Task statement:
In the article on sand use in shale drilling below, how has per-well sand use changed since 2011, according to IHS Inc.?

One Nook Of America's Shale Industry Is Eyeing A Big Comeback
(Bloomberg) -- Amid the gloom and doom that’s set in all along America’s shale fields these past two years, there has been one small, but consistent, bright spot. Sand, it turns out, is a much greater tool in hydraulic fracking than drillers had understood it to be. Time and again, they’ve found that the more grit they pour into horizontal wells -- seemingly regardless of how extreme the amounts have become -- the more oil comes seeping out.
The message from drillers is "more, more, more sand," said Sean Meakim, an oil-services analyst at JPMorgan Chase & Co. "All of the numbers are going up and they’re going up dramatically."
On a per-well basis, sand use has doubled since 2011, climbing to nearly 8 million pounds, according to consulting firm IHS Inc. It’s this growth that’s sent the stock prices of the country’s four publicly traded sand miners surging more than 90 percent this year. True, overall sand usage in the fracking industry is still way down from the 2014 peak -- more than three-quarters of America’s drilling rigs, after all, have been idled since oil prices collapsed -- but the per-well increases have analysts and investors betting that the sand industry will boom again as soon as fracking activity starts to pick up even a little bit.

Data extracts:
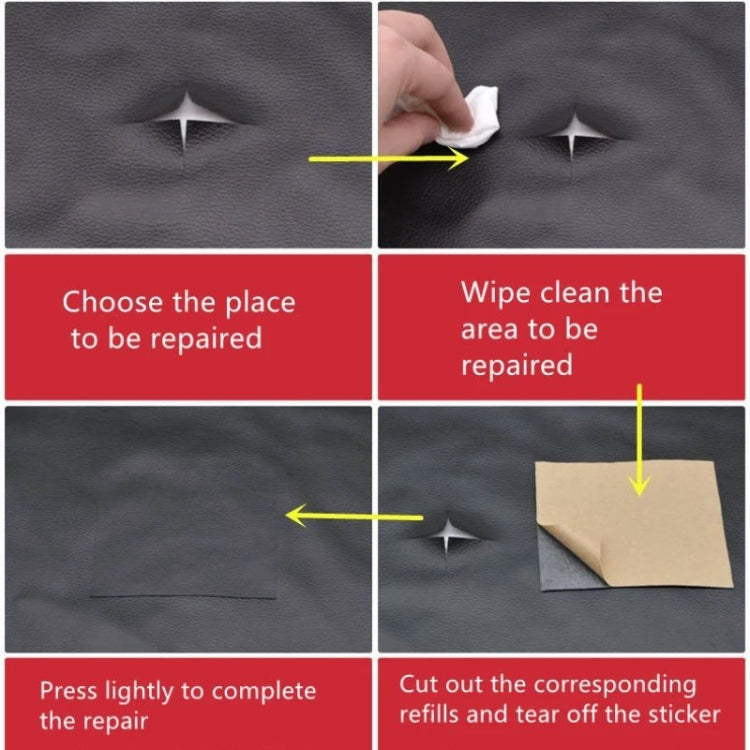 Choose the place to be repaired

Wipe clean the area to be repaired

Press lightly to complete the repair

Cut out the corresponding refills and tear off the sticker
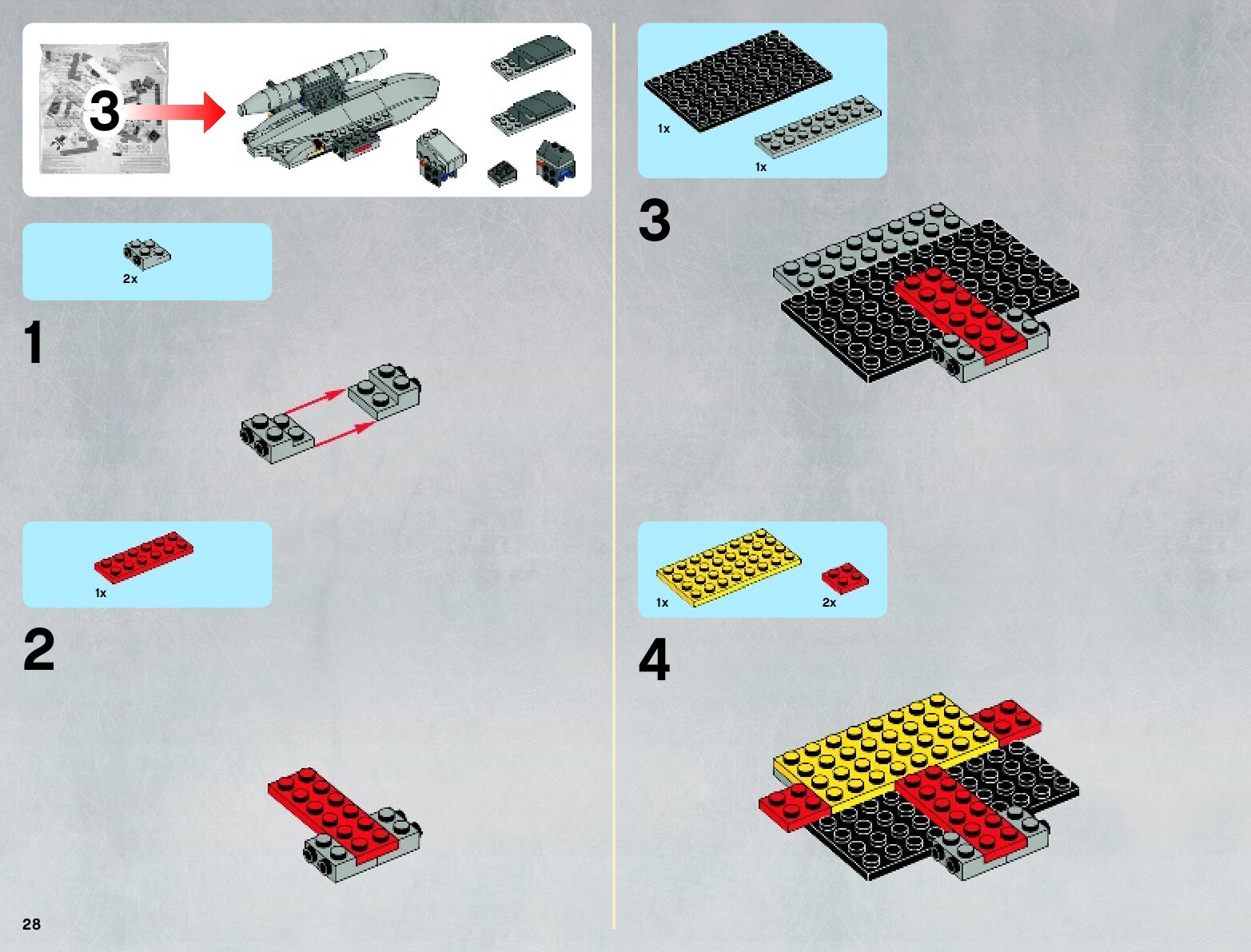 3

2x

1

1x

2

28

1x

1x

3

1x

2x

4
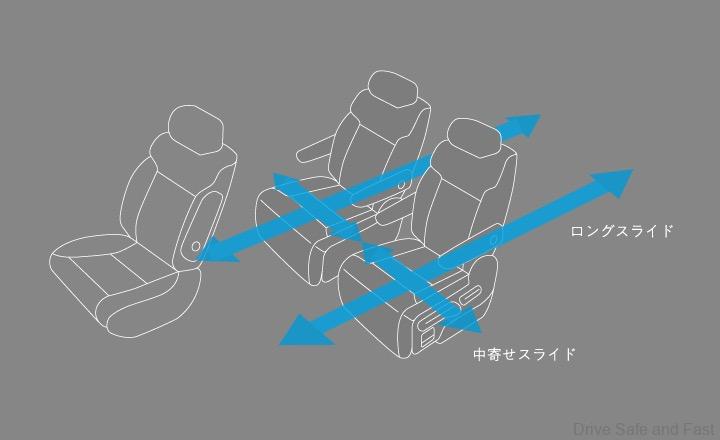 ロングスライド

中寄せスライド

Drive Safe and Fast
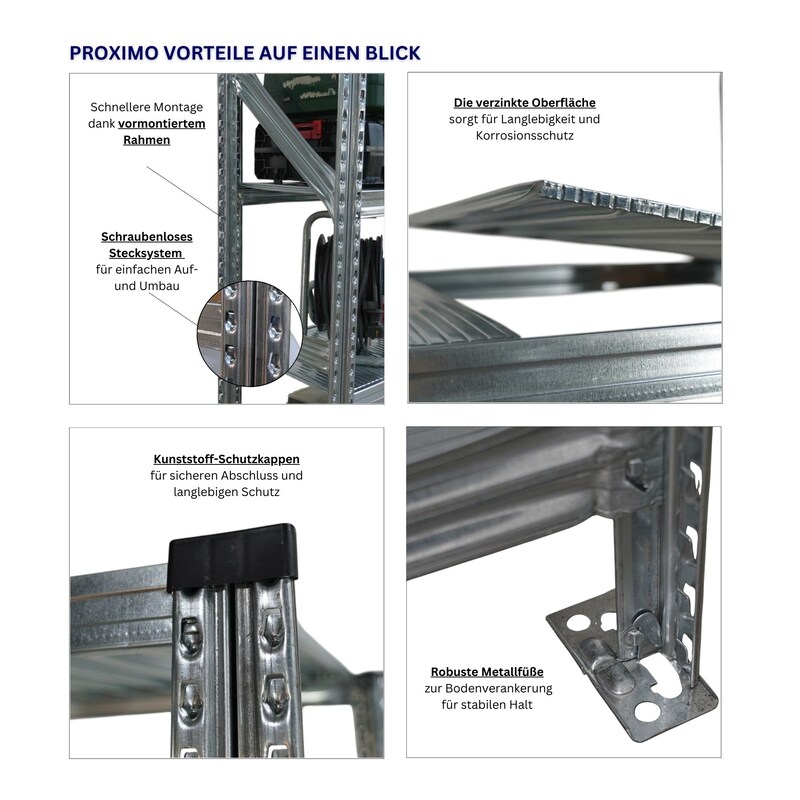 PROXIMO VORTEILE AUF EINEN BLICK

Schnellere Montage dank vormontiertem Rahmen

Schraubenloses Stecksystem für einfachen Auf- und Umbau

Die verzinkte Oberfläche sorgt für Langlebigkeit und Korrosionsschutz

Kunststoff-Schutzkappen für sicheren Abschluss und langlebigen Schutz

Robuste Metallfüße zur Bodenverankerung für stabilen Halt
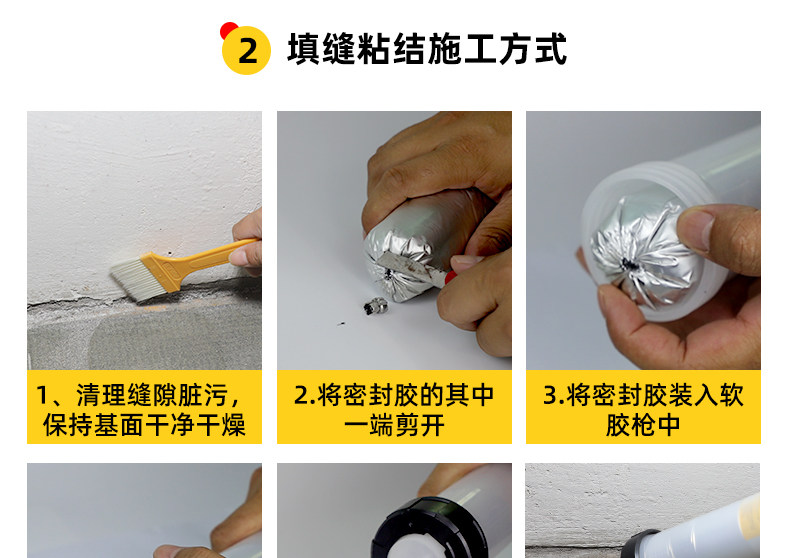 2 填缝粘结施工方式

1、清理缝隙脏污，保持基面干净干燥

2.将密封胶的其中一端剪开

3.将密封胶装入软胶枪中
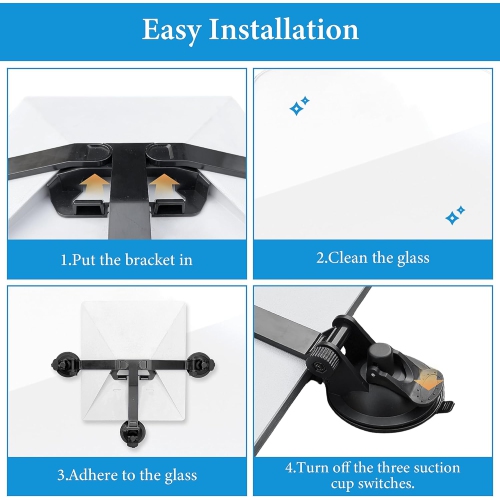 Easy Installation

1.Put the bracket in

2.Clean the glass

3.Adhere to the glass

4.Turn off the three suction cup switches.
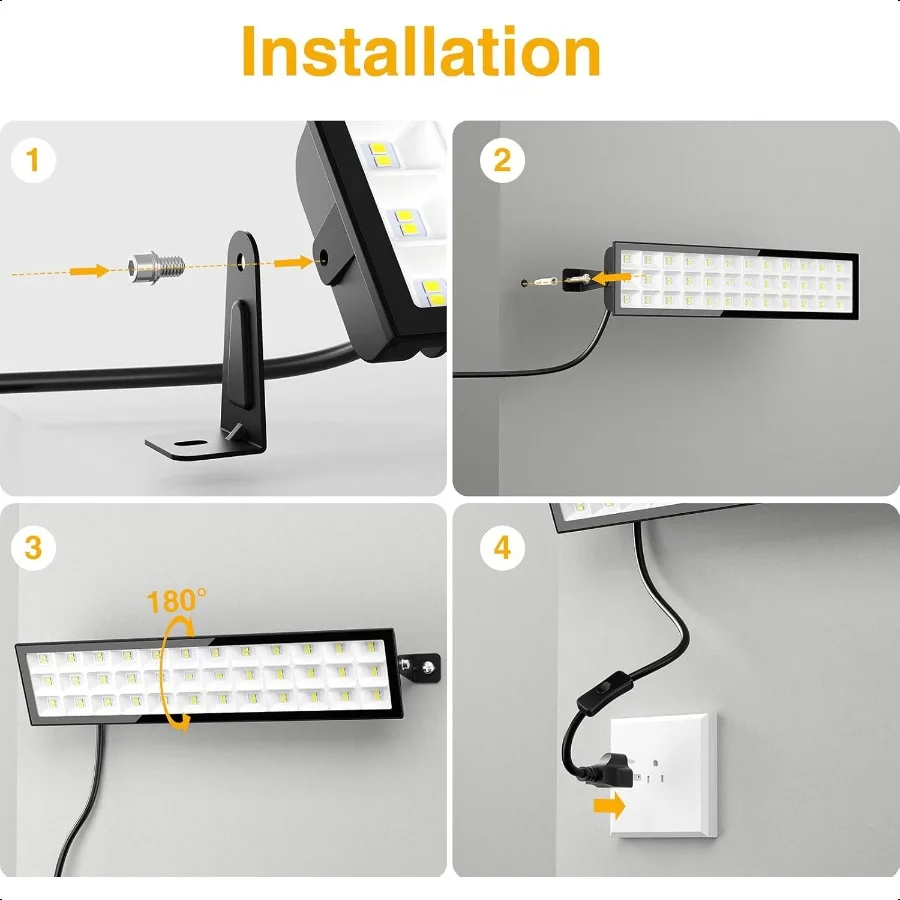 Installation

1

2

3

180°

4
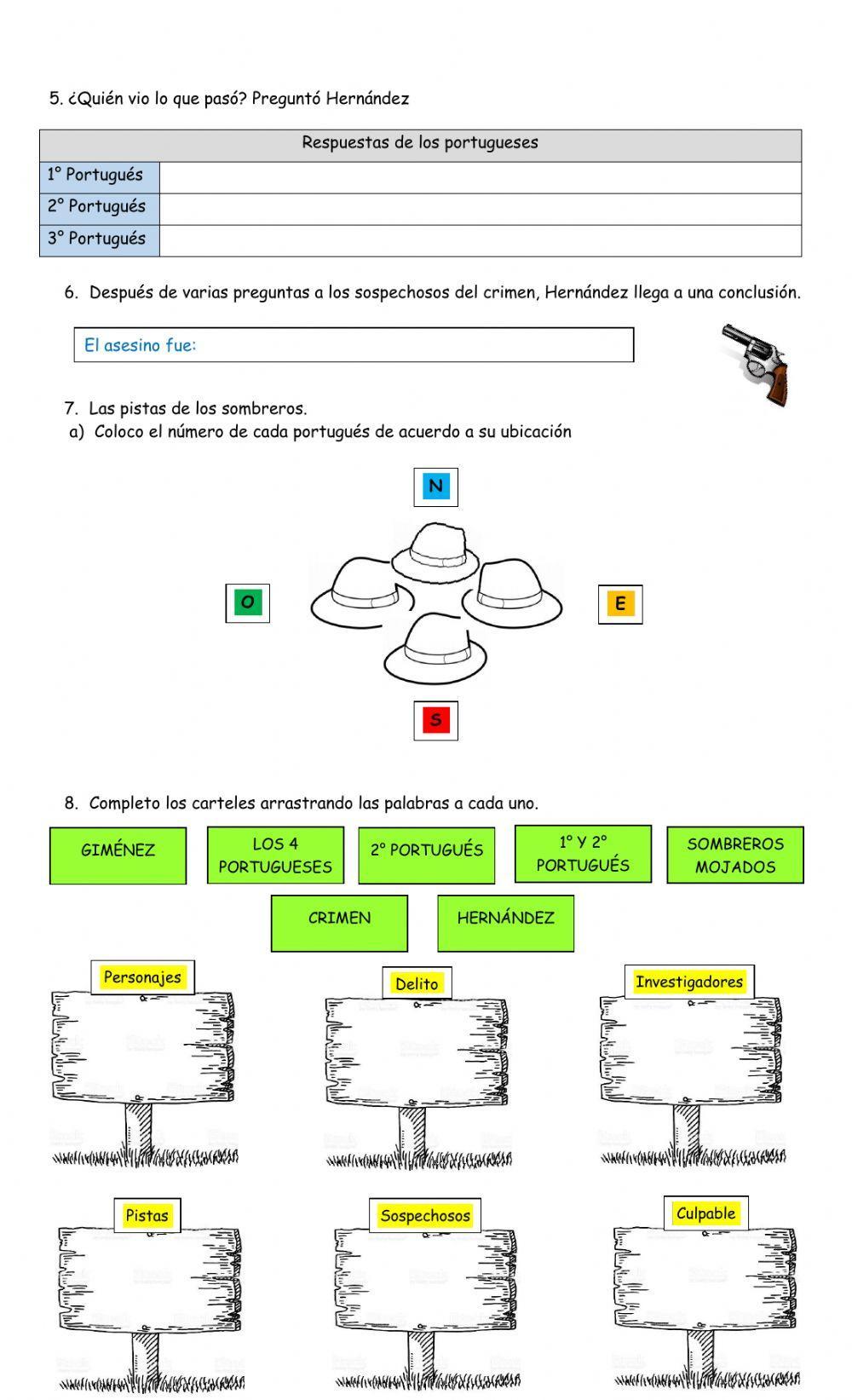 5. ¿Quién vio lo que pasó? Preguntó Hernández

| Respuestas de los portugueses | |
|---|---|
| 1° Portugués | |
| 2° Portugués | |
| 3° Portugués | |

6. Después de varias preguntas a los sospechosos del crimen, Hernández llega a una conclusión.

El asesino fue:

7. Las pistas de los sombreros.
a) Coloco el número de cada portugués de acuerdo a su ubicación

N

O

E

S

8. Completo los carteles arrastrando las palabras a cada uno.

GIMÉNEZ

LOS 4 PORTUGUESES

2° PORTUGUÉS

1° Y 2° PORTUGUÉS

SOMBREROS MOJADOS

CRIMEN

HERNÁNDEZ

Personajes

Delito

Investigadores

Pistas

Sospechosos

Culpable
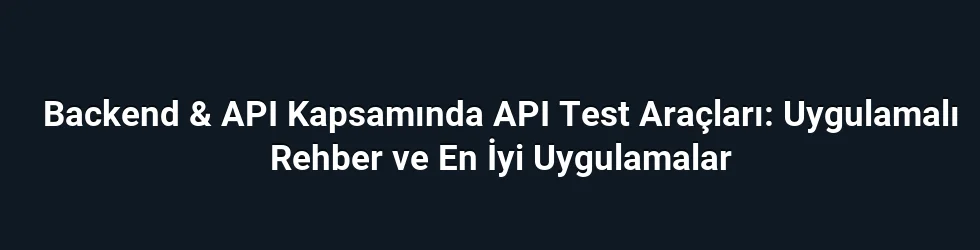 Backend & API Kapsamında API Test Araçları: Uygulamalı Rehber ve En İyi Uygulamalar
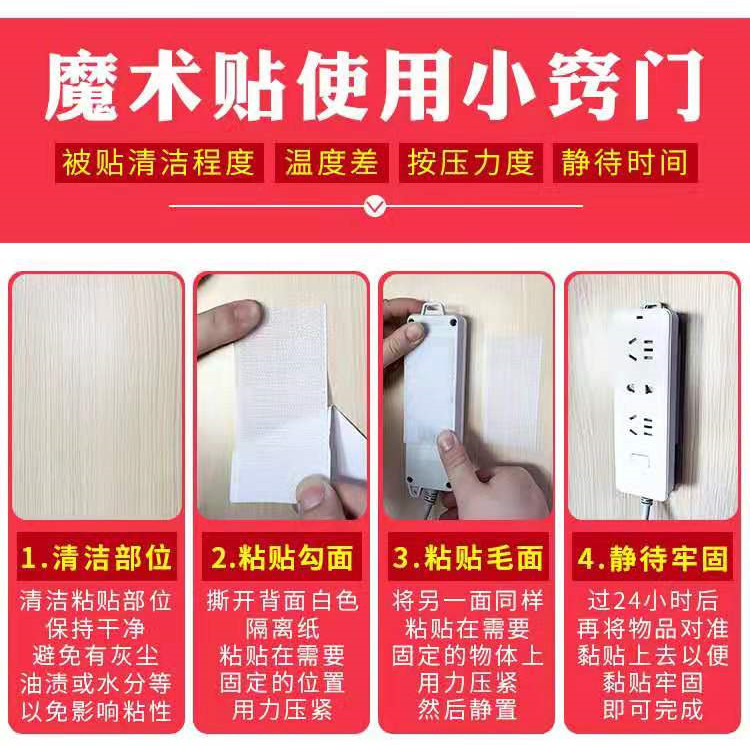 魔术贴使用小窍门

被贴清洁程度　温度差　按压力度　静待时间

1.清洁部位

清洁粘贴部位
保持干净
避免有灰尘
油渍或水分等
以免影响粘性

2.粘贴勾面

撕开背面白色
隔离纸
粘贴在需要
固定的位置
用力压紧

3.粘贴毛面

将另一面同样
粘贴在需要
固定的物体上
用力压紧
然后静置

4.静待牢固

过24小时后
再将物品对准
黏贴上去以便
黏贴牢固
即可完成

Your solution:
It has doubled, climbing to nearly 8 million pounds per well.